In summary, beta power differs dramatically from the unit activity and from gamma power in at least four ways. Most importantly, units and gamma power show just two levels of activity for preferred direction movements based on the type of movement to be performed: high levels for the contralateral arm and low levels for both the ipsilateral arm and the eye. In contrast, beta power shows a distinct level of activity for each of the five-movement types. Second, beta power, unlike gamma, is not directionally tuned. Third, the ordering of response magnitudes is inverted for beta power compared to gamma power and units. For example, saccades and ipsilateral arm movements are associated with the lowest level of spiking and gamma power, but the highest level of beta power. Finally, movement plans affect beta power only ~100 ms after they affect gamma power and single-unit activity. While temporal differences must be interpreted cautiously given the temporal smoothing in the beta LFP, this smoothing will mainly shorten the LFP latencies and so cannot be responsible for the divergences in LFP power lagging the divergences in the single units.

We have shown LFP power at 20–30 and 70–120 Hz, but task effects are continuous across frequencies, with at least two distinct regimes separated by a transition zone (Fig. 4 and Supplementary Fig. 11). Above 50 Hz, responses to preferred direction movements depend strongly on movement type and only weakly on frequency; similar power levels are attained for a given movement type at 70 and 170 Hz. Power is elevated ~16% above baseline for any task that includes a contramanual reach, is at baseline for ipsimanual reaches (−1%), and is slightly suppressed for saccades (−9%). The pattern for null direction responses is more complex. Power is elevated for bimanual-apart, near the baseline for bimanual-together, and suppressed for contramanual reach, ipsimanual reach, and saccades.

A second regime occurs at lower frequencies, from about 16 to 32 Hz.
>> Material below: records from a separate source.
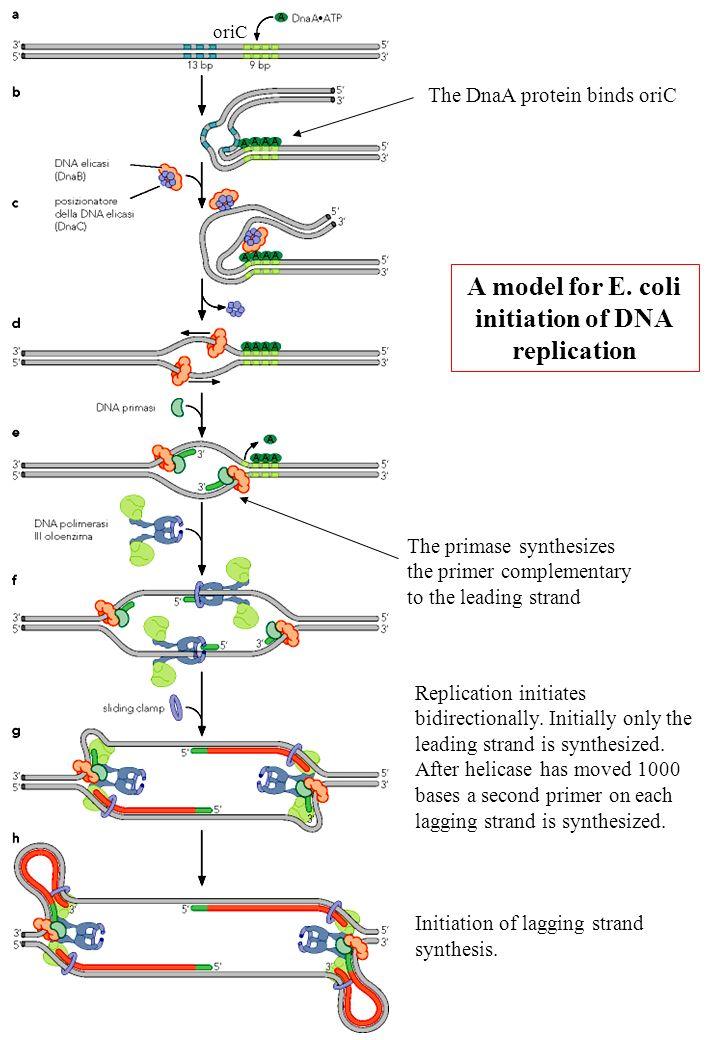A model for E. coli initiation of DNA replication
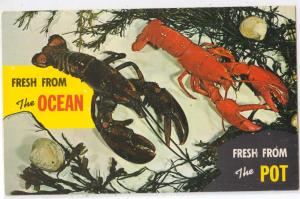 Lobster, ME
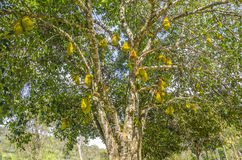 Jackfruits on the tree. Royalty Free Stock Photo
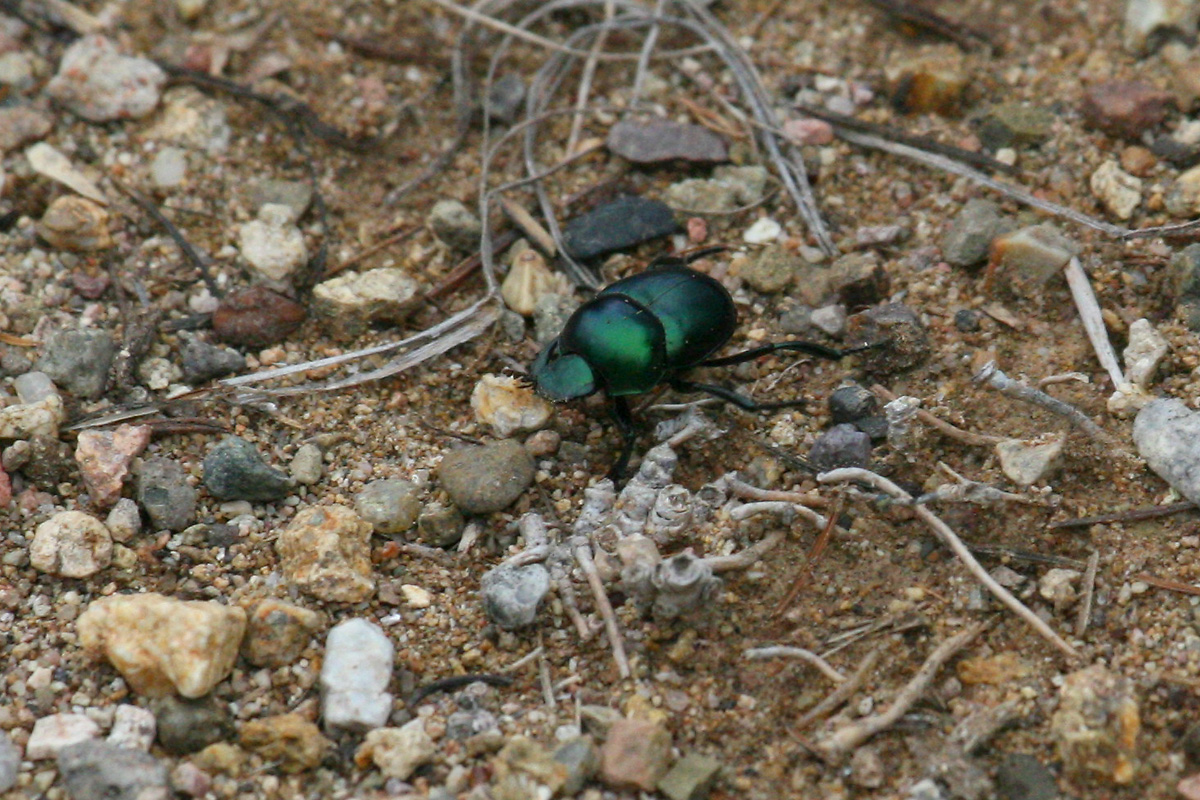 Dung Beetle sp.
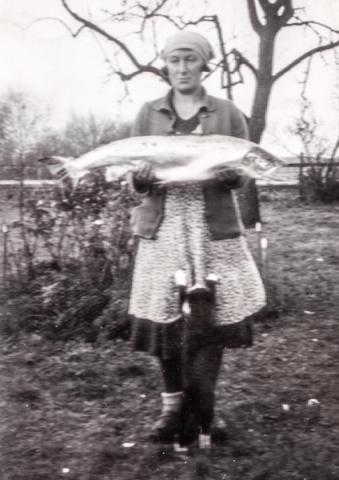 Foto från 1944: Alfhild Jakobsson Haltarve 213, född Salmberg 1906 vid Hallute 173, med en imponerande fångst och en hungrig katt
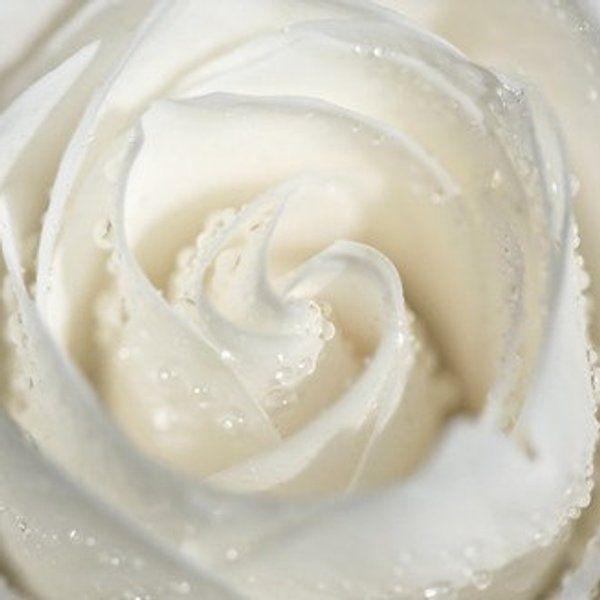 Natur Fotografie Makro romantische Art Frühling weiß Hochzeit Dekoration für ihre Frauen Creme schäbige schicke romantische Liebe Blume Rose Wasser Tropfen Regen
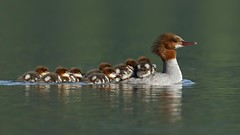 A Mother's Load (Melanie Leeson) Tags: merganserfemale merganser chicks merganseronwater melanieleesonwildlifephotography blingsister canon canon7dmarkii canonef100400mmf4556lisiiusm14xiii midvancouverisland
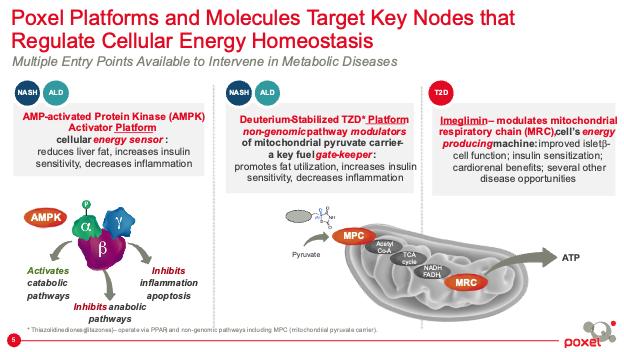 Poxel Platforms and Molecules Target Key Nodes that Regulate Cellular Energy Homeostasis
Here LFP power depends strongly on both movement type and frequency, but only weakly on the direction. Responses are not clustered but instead are ordered by movement type. The point of minimum power occurs at a low frequency for saccades (≤8 Hz), at an intermediate frequency for ipsimanual reaches (~8–16 Hz), and at still higher frequencies for contramanual, bimanual-together, and bimanual-apart reaches (12–20 Hz).

From 32 to 50 Hz there is a transition zone in which the effects of task on power change rapidly with frequency. Sensitivity of LFP power with task disappears almost entirely at ~36 Hz and also at ~8–10 Hz. Below 8 Hz, the measurement interval (500 ms) is too short compared to the wavelength being measured to obtain reliable estimates of power (see “Methods” section).

### Interhemispheric spike-LFP coherence is frequency- and task-specific

We have shown that beta power encodes substantial information about both contralateral and ipsilateral arm movement plans, while spikes primarily encode information about the contralateral arm. Where does the LFP information about the ipsilateral arm come from? There are prominent connections between homotopic cortical areas in the right and left hemispheres22. Thus, one possible source of left arm information in left PRR is signals from right PRR, and vice versa. The fact that task effects in the beta power lag effects in the spikes (Fig. 3a, c) is consistent with this assumption. We investigate this possibility further using lagged interhemispheric spike-LFP coherence.

LFP is thought to be generated primarily by dendritic currents23,24,25,26. Therefore it reflects not only local recurrent signals but also distal input, while spiking activity carries local recurrent signals plus local output27,28. If some axons from the left PRR travel to the right PRR, then some of the spikes recorded in the left PRR may help generate dendritic currents in the right PRR (Fig. 5a). These dendritic currents might help drive LFP in left PRR. If so, then we might find that spikes from left PRR are coherent with LFP from right PRR, particularly in the beta band (Fig. 5b, black). Since the PRR spike rate depends on what type of movement is being planned, movement plans that evoke higher spike rates might drive differing amounts of spike-LFP coherence. Alternatively, if spikes from PRR in one hemisphere do not drive LFP in the other PRR, then spike-LFP coherence should be minimal.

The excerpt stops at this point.